Judicial police launch anti-trafficking campaign

The campaign poster reminds readers that if a job offer is too good to be true, it probably is a fake, and a trap for labor or sexual exploitation.

The judicial police launched a campaign Monday to combat human trafficking. The campaign,  No todo es lo que parece (“Not everything is what it seems”), is a joint effort with the International Immigration Organization.

The campaign says that lack of information allows trafficking networks to snag individuals for exploitation.

The Judicial Investigating Organization has a special division for this type of crime. It is the Unidad de Trata y Tráfico de Personas. In 2010 the division handled 25 cases of suspected trafficking. Half of them were labor exploitation, including the case of fishermen who were enslaved on a foreign trawler. The division is investigating 11 cases for 2011, the agency said.

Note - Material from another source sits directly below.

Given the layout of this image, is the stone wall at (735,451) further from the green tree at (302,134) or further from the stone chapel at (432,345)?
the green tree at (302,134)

The purposes of the campaign is to provide citizens with information on the various lures trafficking organizations use to ensnare victims. Among these are offers of foreign employment. The campaign will use the Spanish-language communications media to reach the public. There are plans for print advertising and radio and television spots.

The campaign also has its own Web page and aFacebook page.

Jorge Rojas Vargas, director general of the judicial police said that the agency’s confidential line at 800-8000-645 will be a useful tool in finding out about trafficking networks.

The United States downgraded Costa Rica and put the country on the so-called watch list in the annual human trafficking report released in June.

Costa Rica is a source, transit, and destination country for men, women, and children subjected to sex trafficking and forced labor, said the report. Costa Rican women and children are subjected to sex trafficking within the country, and residents of the north and central Pacific coast zones are particularly vulnerable to internal trafficking, it added.

The State Department report was critical because the country had no trafficking convictions in 2009.

A.M. Costa Rica criticized the U.S. report for lacking evidence for its claims.